2. The data synchronization method between the smart pillbox and the mobile terminal according to claim 1, characterized in that, The preset interaction frequency is determined based on the historical average of the data interaction frequency between the smart pillbox and the mobile terminal, and the preset connection stability is determined based on the historical average of the connection stability between the smart pillbox and the mobile terminal.
3. The data synchronization method between the smart pillbox and the mobile terminal according to claim 2, characterized in that, Determining the secondary partitioning of synchronization data or adjusting the synchronization data transmission order includes: If the abnormal connection points between the smart pillbox and the mobile terminal are unevenly distributed and the data volume of a single batch is greater than the preset data volume, a second division of synchronized data will be determined. If the abnormal connection points between the smart pillbox and the mobile terminal are evenly distributed, or if the data volume of a single batch is less than or equal to the preset data volume, the synchronization data transmission order will be adjusted.
4. The data synchronization method between the smart pillbox and the mobile terminal according to claim 3, characterized in that, Determining whether the distribution of abnormal connection times between the smart pillbox and the mobile terminal is uniform includes: The time period in which connection failure events occurred is evenly divided into multiple time intervals, and the number of connection failure events in each time interval is counted. Calculate the average number of connection anomalies within each time interval; The absolute value of the difference between the number of connected abnormal events and the average number in each time interval is compared with the preset absolute value of the difference. If the absolute value of the difference between the number of connection anomaly events and the average number of connection anomalies is greater than the absolute value of the preset difference in time intervals, it is determined that the distribution of connection anomaly time points between the smart pillbox and the mobile terminal is uneven.
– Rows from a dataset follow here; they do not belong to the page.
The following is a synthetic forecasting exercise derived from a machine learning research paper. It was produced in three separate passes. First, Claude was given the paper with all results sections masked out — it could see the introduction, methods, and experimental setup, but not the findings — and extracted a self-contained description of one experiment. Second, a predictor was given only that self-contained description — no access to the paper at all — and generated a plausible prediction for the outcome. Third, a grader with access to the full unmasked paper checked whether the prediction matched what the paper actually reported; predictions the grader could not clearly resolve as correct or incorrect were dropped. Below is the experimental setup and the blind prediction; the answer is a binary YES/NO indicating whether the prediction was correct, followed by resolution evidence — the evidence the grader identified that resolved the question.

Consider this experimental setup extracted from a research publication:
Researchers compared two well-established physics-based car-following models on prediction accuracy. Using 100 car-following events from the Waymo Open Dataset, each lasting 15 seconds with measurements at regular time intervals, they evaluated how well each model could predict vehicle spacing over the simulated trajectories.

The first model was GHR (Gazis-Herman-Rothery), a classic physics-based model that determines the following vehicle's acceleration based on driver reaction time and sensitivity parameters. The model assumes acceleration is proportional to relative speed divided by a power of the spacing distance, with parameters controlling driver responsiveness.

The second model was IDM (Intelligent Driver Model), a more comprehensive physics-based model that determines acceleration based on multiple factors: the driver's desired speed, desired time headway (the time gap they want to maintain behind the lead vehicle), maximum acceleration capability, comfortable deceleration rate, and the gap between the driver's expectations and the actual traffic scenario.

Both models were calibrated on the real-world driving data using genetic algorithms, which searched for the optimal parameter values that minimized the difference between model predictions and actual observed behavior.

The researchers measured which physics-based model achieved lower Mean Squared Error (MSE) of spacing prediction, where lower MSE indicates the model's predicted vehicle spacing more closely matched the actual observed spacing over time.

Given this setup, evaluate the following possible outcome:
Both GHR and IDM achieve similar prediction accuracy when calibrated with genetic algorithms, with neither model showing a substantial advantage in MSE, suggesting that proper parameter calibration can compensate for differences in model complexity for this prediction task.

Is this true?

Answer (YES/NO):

5. The data synchronization method between the smart pillbox and the mobile terminal according to claim 4, characterized in that, The connection failure events include connection interruption, data transmission failure, and packet loss.
6. The data synchronization method between the smart pillbox and the mobile terminal according to claim 5, characterized in that, Adjustments may be made to the preset interaction frequency and preset connection stability, or to the data synchronization interval, including: If the data synchronization accuracy within the preset period is less than the preset synchronization accuracy and the data synchronization growth rate is greater than the preset growth rate, the data synchronization interval will be adjusted. If the data synchronization accuracy within the preset period is less than the preset synchronization accuracy and the data synchronization growth rate is less than or equal to the preset growth rate, then the preset interaction frequency and preset connection stability will be adjusted.
7. The data synchronization method between the smart pillbox and the mobile terminal according to claim 6, characterized in that, The adjustment amount of the data synchronization interval is positively correlated with the growth rate of synchronized data, the preset interaction frequency is positively correlated with the data synchronization accuracy within the preset period, and the preset connection stability is positively correlated with the data synchronization accuracy within the preset period.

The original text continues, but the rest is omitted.